淩ethinking and Un-teaching Entrenched Movement Narratives: A Virtual Roundtable, with Frazier, Hogan, Jeffries, and Spencer, for a special issue 淓xpanding the Narrative: Exploring New Aspects of the Civil Rights Movement Fifty Years Later, ed. by Simmons and Mingo in Fire! The Multimedia Journal of Black Studies, Vol. 2.2. 2013 (released 2015), 78-108. DOI: 10.5323
湗Looking the Devil in the Eye: Race Relations and the Civil Rights Movement in Claiborne County History and Memory, in The Civil Rights Movement in Mississippi, ed. by Ted Ownby (University Press of Mississippi, 2013), 266-99.
湗I Just Had a Fire!: An Interview with Dorie Ann Ladner, Southern Quarterly, 52, no. 1 (Fall 2014), 79-110.

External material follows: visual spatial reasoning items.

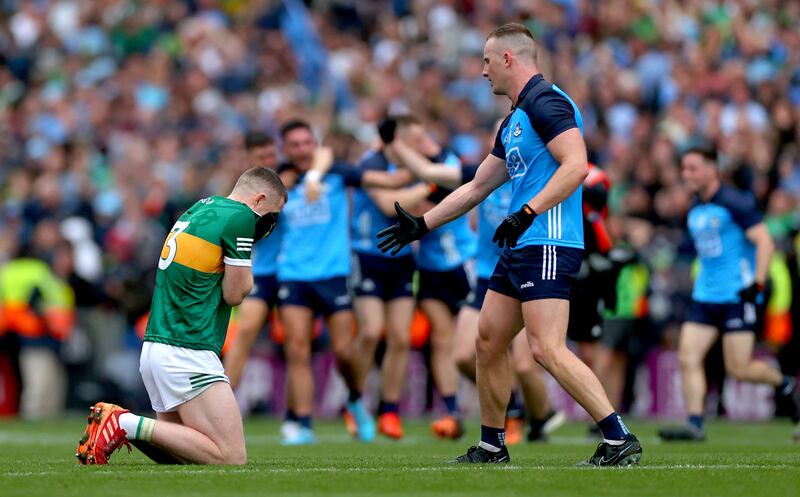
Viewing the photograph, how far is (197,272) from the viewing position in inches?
367

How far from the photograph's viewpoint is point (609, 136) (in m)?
22.5

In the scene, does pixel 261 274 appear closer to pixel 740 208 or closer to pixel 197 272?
pixel 740 208

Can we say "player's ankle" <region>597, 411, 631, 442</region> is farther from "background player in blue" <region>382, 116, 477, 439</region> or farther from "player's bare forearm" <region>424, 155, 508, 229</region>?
"background player in blue" <region>382, 116, 477, 439</region>

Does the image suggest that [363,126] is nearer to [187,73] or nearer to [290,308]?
[187,73]

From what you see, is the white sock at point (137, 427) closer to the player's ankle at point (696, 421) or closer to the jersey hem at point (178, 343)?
the jersey hem at point (178, 343)

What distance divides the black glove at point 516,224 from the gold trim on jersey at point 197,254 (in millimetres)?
1777

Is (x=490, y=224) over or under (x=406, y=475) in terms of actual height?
over

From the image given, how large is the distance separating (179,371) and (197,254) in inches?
28.6

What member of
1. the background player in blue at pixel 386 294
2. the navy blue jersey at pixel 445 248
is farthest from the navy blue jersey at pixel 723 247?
the background player in blue at pixel 386 294

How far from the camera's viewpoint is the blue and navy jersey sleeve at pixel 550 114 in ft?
29.8

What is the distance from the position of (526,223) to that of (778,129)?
13896 mm

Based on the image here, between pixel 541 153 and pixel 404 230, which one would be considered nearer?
pixel 541 153

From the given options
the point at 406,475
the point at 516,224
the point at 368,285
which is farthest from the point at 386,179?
the point at 406,475

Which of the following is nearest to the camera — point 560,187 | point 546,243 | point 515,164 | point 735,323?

湗The lady folk is a doer: Women and the Civil Rights Movement in Claiborne County, Mississippi, in Mississippi Women: Their Histories, Their Lives, vol. 2, ed. by Martha Swain, Elizabeth Payne, and Marjorie Spruill (University of Georgia press, 2010). Slightly revised version of a chapter originally published in: Stepping Forward: Black Women in Africa and the Americas.
淲hite Privilege, Black Burden: Lost Opportunities and Deceptive Narratives in School Desegregation in Claiborne County, Mississippi, Oral History Review, 29, no. 2 (Summer/ Fall 2012): 258-85. (doi:10.1093).
湗God檚 Appointed Savior: Charles Evers檚 Use of Local Movements for National Prestige, in Groundwork: The Local Black Freedom Movement in America, eds. Komozi Woodard and Jeanne Theoharis (New York: New York University press, 2005), 165-92.
湗You Got a Right To Defend Yourself: Self-Defense and the Claiborne County, Mississippi Movement, International Journal of Africana Studies, vol. 9 (no. 1, Spring 2004), 133-63.
湗This nonviolent stuff ain檛 no good. It檒l get ya killed.: Teaching about Self-Defense in the African-American Freedom Struggle, in Teaching the Civil Rights Movement eds. Julie Buckner, Houston Roberson, Rhonda Y. Williams, Susan Holt (New York: Routledge, 2002), 159-73.
More 第一吃瓜网 Me
Research Interests
- African American History
- Civil Rights Movement
- Women’s History
Awards and Honors
- Article Award, Oral History Association, for “White Privilege, Black Burden,” 2013.
- Chancellor’s Award for Excellence in Faculty Service, 2013.
- President’s Award for Excellence in Research and Creativity, 第一吃瓜网, 2007.
- Liberty Legacy Foundation Award, Honorable Mention, for A Little Taste of Freedom, Organization of American Historians, 2006.
- McLemore Prize, for A Little Taste of Freedom, Mississippi Historical Society book prize, 2006.
- Scoones Faculty Incentive Award, 2003, 2006.
- Spencer Roemer Supported Professor, 2005-2008.
- Harter Mentoring Award, 第一吃瓜网, 2004.
- Chancellor’s Award for Excellence in Teaching, 2002.
- PATH Award, 第一吃瓜网, 1997.
- Franklin Riley Prize, Mississippi Historical Society, 1996.